Case ID: f-appx_143/html/0372-01.html
Source: Caselaw Access Project
Author: {"author": "", "license": "Public Domain", "url": "https://static.case.law/"}
Date Created: 2024-08-24T03:29:51.129683

Jessie COGER, Plaintiff-Appellant, v. STATE of Connecticut Dept. of Public Safety and State of Connecticut Department of Administrative Services, Defendants-Appellees.
    Docket No. 04-1886-CV.
    United States Court of Appeals, Second Circuit.
    July 27, 2005.
    
      Kenneth A. Beck, Beck & Beck, LLC, Stratford, CT, for Plaintiff.
    Maria C. Rodriguez, Assistant Attorney General, for Richard Blumenthal, Attorney General of the State of Connecticut, Hartford, CT, for Respondent.
    Present: WESLEY, HALL, Circuit Judges, and TRAGER, District Judge.
    
      
      . The Honorable David G. Trager, Judge of the United States District Court for the Eastern District of New York, sitting by designation.
    
   SUMMARY ORDER

At a stated Term of the United States Court of Appeals for the Second Circuit, held at the Thurgood Marshall United States Courthouse, Foley Square, in the City of New York, on the 27th day of July, two thousand and five.

UPON DUE CONSIDERATION, IT IS HEREBY ORDERED, ADJUDGED, AND DECREED that the judgment of the district court is AFFIRMED.

Familiarity by the parties is assumed as to the facts, the procedural context, and the specification of appellate issues. After conducting de novo review, we now affirm the district court’s dismissal of Coger’s claims. See Coger v. Connecticut, 309 F.Supp.2d 274 (D.Conn.2004).

Plaintiff appeals from the district court’s dismissal on summary judgment with but a single argument: that the district court erred in failing to consider the 1993 facts when ruling on the 1995 claim. Plaintiff has not appealed the dismissal of his 1993 claim as untimely. See id. at 282-83. Neither has he appealed the dismissal of his § 1981 claim and his claim under the Connecticut Fair Employment Practices Act. See id. at 280-82. Plaintiff also does not explicitly contest the district court’s adherence to defendant’s statement of the facts on the grounds that plaintiff failed to comply with the district court’s Local Rule 56(a)(2) by failing to identify with specificity those facts in dispute. See id. at 277-78. Thus, we decide this appeal based on defendants’ Local Rule 56(a) statement of the facts.

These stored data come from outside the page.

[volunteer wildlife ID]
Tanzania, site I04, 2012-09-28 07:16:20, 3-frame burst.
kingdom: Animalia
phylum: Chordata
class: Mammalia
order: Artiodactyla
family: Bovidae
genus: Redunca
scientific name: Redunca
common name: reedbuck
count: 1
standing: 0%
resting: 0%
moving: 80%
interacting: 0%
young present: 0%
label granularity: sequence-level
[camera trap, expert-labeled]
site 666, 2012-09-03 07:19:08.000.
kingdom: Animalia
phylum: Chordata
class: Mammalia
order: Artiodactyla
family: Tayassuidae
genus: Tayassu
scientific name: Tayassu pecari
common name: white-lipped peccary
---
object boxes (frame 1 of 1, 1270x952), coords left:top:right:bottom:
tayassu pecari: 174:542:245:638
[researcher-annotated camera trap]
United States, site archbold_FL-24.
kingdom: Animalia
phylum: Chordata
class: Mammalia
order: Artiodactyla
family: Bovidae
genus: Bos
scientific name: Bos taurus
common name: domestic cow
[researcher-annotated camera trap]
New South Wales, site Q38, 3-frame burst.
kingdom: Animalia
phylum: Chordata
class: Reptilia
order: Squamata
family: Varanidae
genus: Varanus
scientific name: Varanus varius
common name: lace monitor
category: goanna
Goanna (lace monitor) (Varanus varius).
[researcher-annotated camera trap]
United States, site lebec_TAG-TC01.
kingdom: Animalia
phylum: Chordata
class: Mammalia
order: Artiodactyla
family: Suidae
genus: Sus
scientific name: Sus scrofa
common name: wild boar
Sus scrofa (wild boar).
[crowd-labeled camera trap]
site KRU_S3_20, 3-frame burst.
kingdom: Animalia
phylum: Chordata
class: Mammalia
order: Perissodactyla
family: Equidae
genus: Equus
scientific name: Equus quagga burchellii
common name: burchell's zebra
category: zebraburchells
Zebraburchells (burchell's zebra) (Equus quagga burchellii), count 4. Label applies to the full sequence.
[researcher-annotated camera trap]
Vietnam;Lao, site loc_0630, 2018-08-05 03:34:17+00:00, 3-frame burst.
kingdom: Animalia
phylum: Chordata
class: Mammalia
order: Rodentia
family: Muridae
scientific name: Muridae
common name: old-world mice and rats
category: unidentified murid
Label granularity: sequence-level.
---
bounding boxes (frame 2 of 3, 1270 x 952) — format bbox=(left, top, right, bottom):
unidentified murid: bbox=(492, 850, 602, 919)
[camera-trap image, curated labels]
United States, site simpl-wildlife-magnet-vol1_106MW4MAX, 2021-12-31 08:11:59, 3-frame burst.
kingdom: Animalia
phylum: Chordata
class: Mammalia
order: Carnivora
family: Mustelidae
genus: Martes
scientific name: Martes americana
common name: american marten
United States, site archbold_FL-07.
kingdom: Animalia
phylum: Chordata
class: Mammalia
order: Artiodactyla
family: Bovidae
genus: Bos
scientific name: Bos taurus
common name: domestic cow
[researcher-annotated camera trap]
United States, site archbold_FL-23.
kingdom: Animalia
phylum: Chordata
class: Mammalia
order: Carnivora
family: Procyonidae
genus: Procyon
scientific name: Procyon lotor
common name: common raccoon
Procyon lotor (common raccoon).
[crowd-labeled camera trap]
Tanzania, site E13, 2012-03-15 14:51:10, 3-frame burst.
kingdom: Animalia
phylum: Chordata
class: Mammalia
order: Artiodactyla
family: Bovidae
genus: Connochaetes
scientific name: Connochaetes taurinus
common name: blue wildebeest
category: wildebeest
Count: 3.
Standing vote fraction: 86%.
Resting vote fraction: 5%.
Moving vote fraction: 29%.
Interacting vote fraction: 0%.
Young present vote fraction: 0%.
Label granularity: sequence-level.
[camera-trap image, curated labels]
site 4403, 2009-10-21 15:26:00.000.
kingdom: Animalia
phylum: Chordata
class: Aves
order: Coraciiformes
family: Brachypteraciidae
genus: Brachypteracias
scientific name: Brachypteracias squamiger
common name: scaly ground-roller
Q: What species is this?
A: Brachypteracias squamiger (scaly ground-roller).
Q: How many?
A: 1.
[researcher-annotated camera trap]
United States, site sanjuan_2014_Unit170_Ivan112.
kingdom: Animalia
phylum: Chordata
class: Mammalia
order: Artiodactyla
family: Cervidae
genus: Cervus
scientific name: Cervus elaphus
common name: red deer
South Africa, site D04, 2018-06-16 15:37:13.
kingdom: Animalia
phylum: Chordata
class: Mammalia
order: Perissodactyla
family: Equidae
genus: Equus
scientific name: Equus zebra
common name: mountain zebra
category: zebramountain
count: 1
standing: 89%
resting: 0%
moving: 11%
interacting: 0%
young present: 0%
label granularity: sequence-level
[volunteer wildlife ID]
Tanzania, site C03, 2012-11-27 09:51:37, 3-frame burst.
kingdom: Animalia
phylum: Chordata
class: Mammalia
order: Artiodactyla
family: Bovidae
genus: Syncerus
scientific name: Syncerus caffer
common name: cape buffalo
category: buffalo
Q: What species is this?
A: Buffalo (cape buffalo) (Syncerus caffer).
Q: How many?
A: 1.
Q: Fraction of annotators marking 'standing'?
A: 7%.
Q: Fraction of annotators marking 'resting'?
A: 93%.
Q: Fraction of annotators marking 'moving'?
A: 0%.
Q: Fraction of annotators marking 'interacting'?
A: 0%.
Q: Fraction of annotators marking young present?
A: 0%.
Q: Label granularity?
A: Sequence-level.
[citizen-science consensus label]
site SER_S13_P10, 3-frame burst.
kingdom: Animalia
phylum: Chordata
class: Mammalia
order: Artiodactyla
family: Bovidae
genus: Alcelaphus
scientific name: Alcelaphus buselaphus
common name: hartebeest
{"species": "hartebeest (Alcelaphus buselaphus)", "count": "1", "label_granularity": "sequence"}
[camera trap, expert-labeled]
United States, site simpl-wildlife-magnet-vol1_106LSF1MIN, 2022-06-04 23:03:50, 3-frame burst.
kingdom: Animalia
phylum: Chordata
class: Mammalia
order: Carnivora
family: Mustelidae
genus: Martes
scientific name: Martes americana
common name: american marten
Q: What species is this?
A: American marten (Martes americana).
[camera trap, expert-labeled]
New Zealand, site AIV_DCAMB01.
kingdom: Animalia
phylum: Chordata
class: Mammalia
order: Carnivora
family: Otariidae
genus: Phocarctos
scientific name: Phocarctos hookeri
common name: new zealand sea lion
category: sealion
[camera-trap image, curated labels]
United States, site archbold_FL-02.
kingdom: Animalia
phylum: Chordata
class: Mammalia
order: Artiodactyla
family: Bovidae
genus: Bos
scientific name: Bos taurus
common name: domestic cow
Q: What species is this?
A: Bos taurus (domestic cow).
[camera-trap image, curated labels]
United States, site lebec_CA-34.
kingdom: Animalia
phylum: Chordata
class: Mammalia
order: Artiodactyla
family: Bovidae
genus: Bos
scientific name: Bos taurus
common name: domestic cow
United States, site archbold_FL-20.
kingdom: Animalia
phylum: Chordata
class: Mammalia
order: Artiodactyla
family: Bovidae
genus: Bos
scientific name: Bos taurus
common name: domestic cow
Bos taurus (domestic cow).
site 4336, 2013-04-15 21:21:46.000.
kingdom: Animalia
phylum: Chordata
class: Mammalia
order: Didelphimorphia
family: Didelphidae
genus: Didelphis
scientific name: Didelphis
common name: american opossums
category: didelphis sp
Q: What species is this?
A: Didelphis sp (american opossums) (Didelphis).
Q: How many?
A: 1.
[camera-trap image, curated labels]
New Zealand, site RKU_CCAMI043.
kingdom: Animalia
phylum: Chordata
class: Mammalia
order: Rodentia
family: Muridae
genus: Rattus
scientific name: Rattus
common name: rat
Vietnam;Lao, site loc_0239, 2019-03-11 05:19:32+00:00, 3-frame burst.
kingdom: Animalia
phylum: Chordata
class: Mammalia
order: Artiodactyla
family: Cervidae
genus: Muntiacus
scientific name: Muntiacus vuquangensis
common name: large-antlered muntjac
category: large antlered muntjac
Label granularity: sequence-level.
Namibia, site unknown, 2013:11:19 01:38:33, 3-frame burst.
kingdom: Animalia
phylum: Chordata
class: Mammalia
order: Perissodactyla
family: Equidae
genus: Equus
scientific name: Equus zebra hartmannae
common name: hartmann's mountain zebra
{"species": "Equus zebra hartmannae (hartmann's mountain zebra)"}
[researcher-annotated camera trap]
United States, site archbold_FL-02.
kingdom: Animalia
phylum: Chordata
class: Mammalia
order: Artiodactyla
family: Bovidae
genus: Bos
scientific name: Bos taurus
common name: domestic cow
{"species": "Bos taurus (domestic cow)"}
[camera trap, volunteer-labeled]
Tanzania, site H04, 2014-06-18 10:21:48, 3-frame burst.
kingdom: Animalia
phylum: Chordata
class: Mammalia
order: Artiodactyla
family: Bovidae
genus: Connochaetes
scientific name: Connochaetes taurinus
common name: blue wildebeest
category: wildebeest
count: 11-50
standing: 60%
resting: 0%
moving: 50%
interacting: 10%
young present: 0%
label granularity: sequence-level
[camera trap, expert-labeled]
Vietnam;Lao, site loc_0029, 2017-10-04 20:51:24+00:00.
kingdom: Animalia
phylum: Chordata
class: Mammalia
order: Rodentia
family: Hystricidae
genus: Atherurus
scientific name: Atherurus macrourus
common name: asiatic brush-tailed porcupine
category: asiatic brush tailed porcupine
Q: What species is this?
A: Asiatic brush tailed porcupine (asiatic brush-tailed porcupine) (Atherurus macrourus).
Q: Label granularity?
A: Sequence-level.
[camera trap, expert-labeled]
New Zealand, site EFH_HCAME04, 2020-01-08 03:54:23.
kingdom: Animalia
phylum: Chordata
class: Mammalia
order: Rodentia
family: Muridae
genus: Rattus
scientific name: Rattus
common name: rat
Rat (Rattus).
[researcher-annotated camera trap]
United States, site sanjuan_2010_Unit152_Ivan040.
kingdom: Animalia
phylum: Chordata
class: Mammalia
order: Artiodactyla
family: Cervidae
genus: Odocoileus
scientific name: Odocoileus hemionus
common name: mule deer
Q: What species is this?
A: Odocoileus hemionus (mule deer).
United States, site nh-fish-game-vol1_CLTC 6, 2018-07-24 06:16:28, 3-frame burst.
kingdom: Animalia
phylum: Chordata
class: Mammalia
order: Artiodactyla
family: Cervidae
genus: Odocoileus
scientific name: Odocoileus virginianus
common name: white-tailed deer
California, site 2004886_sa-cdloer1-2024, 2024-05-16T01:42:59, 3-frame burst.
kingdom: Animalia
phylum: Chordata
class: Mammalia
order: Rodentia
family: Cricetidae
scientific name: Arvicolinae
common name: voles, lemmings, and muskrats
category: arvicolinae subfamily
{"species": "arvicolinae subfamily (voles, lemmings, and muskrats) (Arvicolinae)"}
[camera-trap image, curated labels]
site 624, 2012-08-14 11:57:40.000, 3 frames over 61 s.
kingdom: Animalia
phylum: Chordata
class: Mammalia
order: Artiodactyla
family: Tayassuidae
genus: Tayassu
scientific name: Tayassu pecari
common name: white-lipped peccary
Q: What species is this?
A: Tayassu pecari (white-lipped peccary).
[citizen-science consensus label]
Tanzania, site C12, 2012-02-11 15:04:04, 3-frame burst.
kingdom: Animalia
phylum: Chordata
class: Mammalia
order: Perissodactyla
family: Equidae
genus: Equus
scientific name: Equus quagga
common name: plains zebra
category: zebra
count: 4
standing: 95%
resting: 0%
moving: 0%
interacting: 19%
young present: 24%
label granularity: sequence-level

Title VII requires that plaintiff make out a prima facie case of discriminatory failure to hire by showing that (1) he is a member of a protected class; (2) he was qualified for the position for which he applied; (3) he was denied the job; and (4) the denial occurred under circumstances giving rise to an inference of discrimination on a basis forbidden by Title VII. See, e.g., McDonnell Douglas Corp. v. Green, 411 U.S. 792, 802, 93 S.Ct. 1817, 36 L.Ed.2d 668 (1973). In the context of a motion for summary judgment, plaintiff must “proffer admissible evidence [that] shows circumstances that would be sufficient to permit a rational finder of fact to infer a discriminatory motive.” Chambers v. TRM Copy Centers Corp., 43 F.3d 29, 38 (2d Cir.1994).

Plaintiff argues, and we agree, that National R.R. Passenger Corp. v. Morgan, 536 U.S. 101, 122 S.Ct. 2061, 153 L.Ed.2d 106 (2002), requires the consideration of facts, related to claims now untimely, as background to timely claims. See id. at 113, 122 S.Ct. 2061. We hold, however, that plaintiff has failed to make out a prima facie case because, even considering the 1993 facts as background, we find that plaintiff has not established that he was qualified to be hired for the position of Trooper Trainee in 1995.

Plaintiff failed the 1995 oral exam. That exam was a necessary qualification to being hired for the position of Trooper Trainee in 1995. While he argues that this failure should not be determinative because the oral exam was allegedly discriminatory, he has failed to demonstrate that the exam was discriminatory. Indeed, it was carefully graded by a team of two graders, one of whom himself was African-American. Further, that team passed eight out of twelve African-American applicants on the oral exam. Coger’s failure here to establish his qualifications for the job, and thus his failure to make out a prima facie case under Title VII, necessitates an affirmance.

Accordingly, for the reasons set forth above, we affirm the dismissal of plaintiffs case. 
      
      . We express no opinion as to whether plaintiff might be able to pursue his 2002 retaliation claim as a separate suit in the future.